• Problem:
Pictures are to be left out. Return exactly the lines below from the one with "Louis Vuitton Favorite1" up to and including the one with "Biomed Charcoal Toothpaste 100ml".

[Opening Supplied material section]

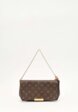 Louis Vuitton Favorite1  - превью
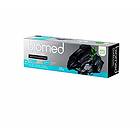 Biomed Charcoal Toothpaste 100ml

[Closing Supplied material section]
[Opening Supplied material section]

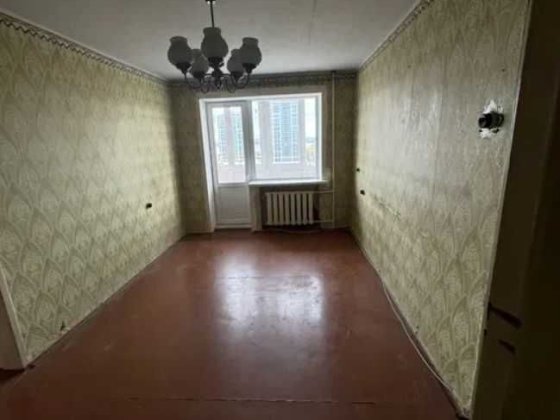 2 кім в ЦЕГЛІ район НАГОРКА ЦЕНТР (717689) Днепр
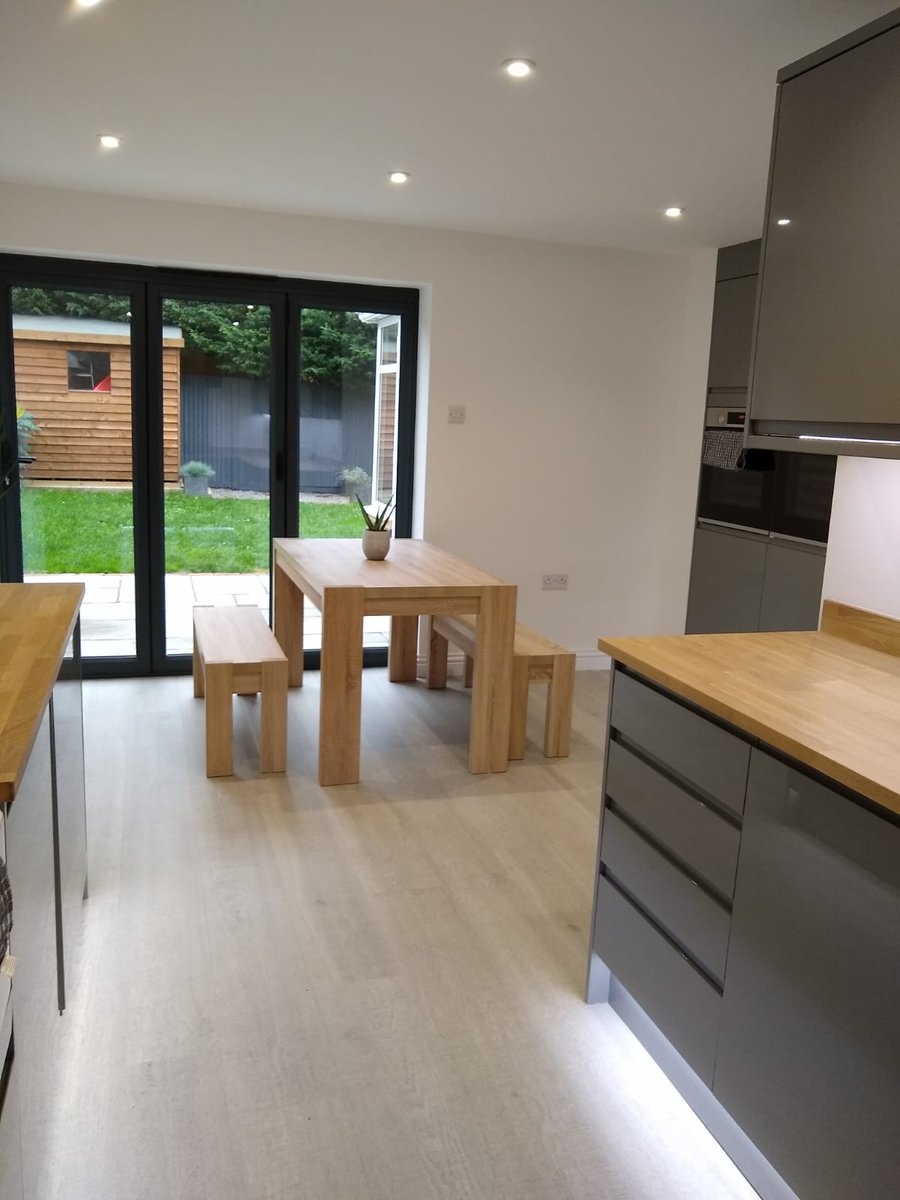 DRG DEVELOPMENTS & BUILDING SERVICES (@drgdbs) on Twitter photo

[Closing Supplied material section]
[Opening Supplied material section]

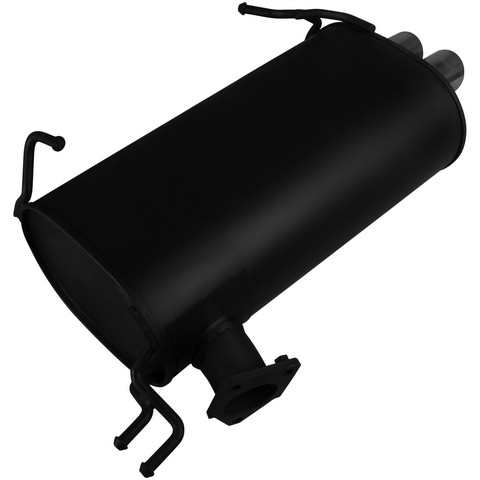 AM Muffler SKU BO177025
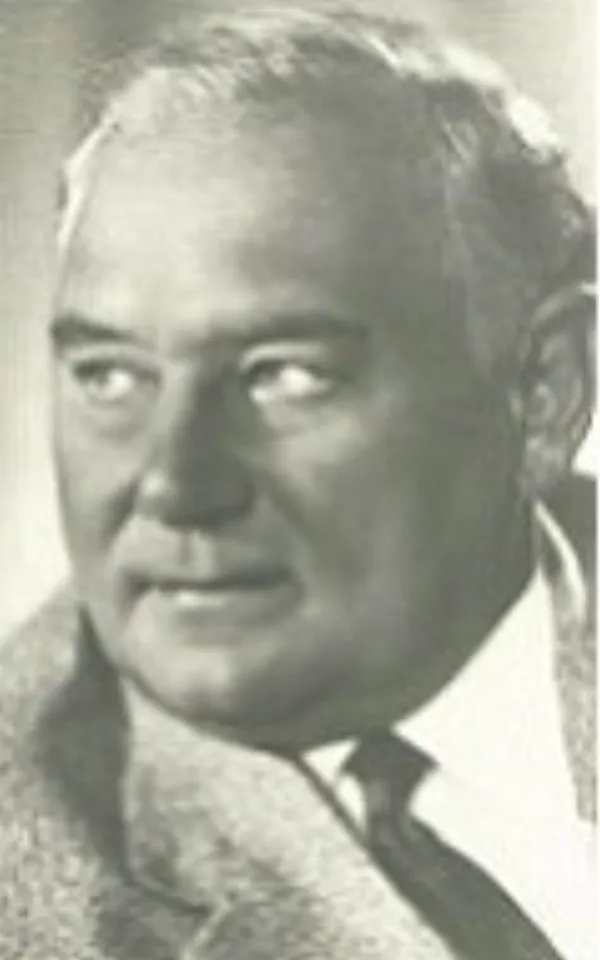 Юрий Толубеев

[Closing Supplied material section]

• Your solution:
 Louis Vuitton Favorite1  - превью
 Biomed Charcoal Toothpaste 100ml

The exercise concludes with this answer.